**Passage extrait:**
==*==
Ainsi, à Boston, en plein milieu du centre-ville, se trouve un monument visant à commémorer l'horreur de la Shoah, le New England Holocaust Memorial. Il a été initié par un collectif de survivants des camps et financé par des entreprises, des particuliers, l'État du Massachusetts et la ville de Boston, à destination des jeunes générations. Comment se compose-t-il ? Dans un petit parc, le Carmen Park, à proximité d'importants monuments bostoniens, comme le Old State House ou le Faneuil Hall, et sur le Freedom Trail (ligne rouge traversant Boston pour permettre aux touristes de voir tous les sites importants de la ville), se dressent six tours de verre traversées par un chemin. Le visiteur passe par chacune des six tours, censées rappeler à la fois les six camps d'extermination mais aussi les six millions de juifs tués. Lors du passage du passant, des fumées sortent d'une grille et l'entourent, pour évoquer les chambres à gaz. Plusieurs stèles expliquent rapidement le processus d'extermination, rappelant aussi la mort des tziganes, des prisonniers de guerre russes et des résistants au régime nazi dans les camps.
Lors de ma première visite à Boston, je n'avais pas réellement prêté attention à ces six tours, et je ne me suis réellement posé la question que la deuxième fois, intrigué par ces édifices. En effet, si l'on ne fait pas l'effort de lire les plaques, rien n'indique qu'il s'agit d'un monument sur cet épisode de notre histoire, d'autant plus qu'on ne s'attend pas vraiment à le trouver là.
Ce monument provoque depuis une certaine gène chez moi. Pourquoi ? En historien de formation, je reste persuadé que l'abord de tout événement historique, Shoah comprise, doit se faire avant tout par le fait. Par la simple évocation de ce que les historiens ont pu dire de la Shoah, la spécificité et l'horreur apparaissent d'elles-mêmes, sans avoir besoin de recourir à l'émotion, car elles sont au centre de leurs préoccupations. J'ai pu moi-même l'expérimenter en cours : les élèves, qu'on dit indifférent à ce type de choses, ressentent cette spécificité et peuvent alors éprouver des émotions. Ils réagissent au contraire souvent assez mal si on essaie de leur imposer l'émotion sans passer par le travail historique.
==*==
**Données recueillies:**
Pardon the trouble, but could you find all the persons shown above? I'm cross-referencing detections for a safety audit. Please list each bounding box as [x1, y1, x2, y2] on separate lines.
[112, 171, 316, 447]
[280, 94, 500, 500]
==*==
**Consignes de travail:**
(1) D'après l'extrait sur le mémorial de Boston, dans quel parc se dressent les tours de verre ?
(2) Transcrivez le passage de l'extrait sur le mémorial de Boston qui commence par « Lors de ma première » et se poursuit jusqu'à « le trouver là. ».

**Corrigé par consigne:**
(1) Dans le Carmen Park.

(2)
Lors de ma première visite à Boston, je n'avais pas réellement prêté attention à ces six tours, et je ne me suis réellement posé la question que la deuxième fois, intrigué par ces édifices. En effet, si l'on ne fait pas l'effort de lire les plaques, rien n'indique qu'il s'agit d'un monument sur cet épisode de notre histoire, d'autant plus qu'on ne s'attend pas vraiment à le trouver là.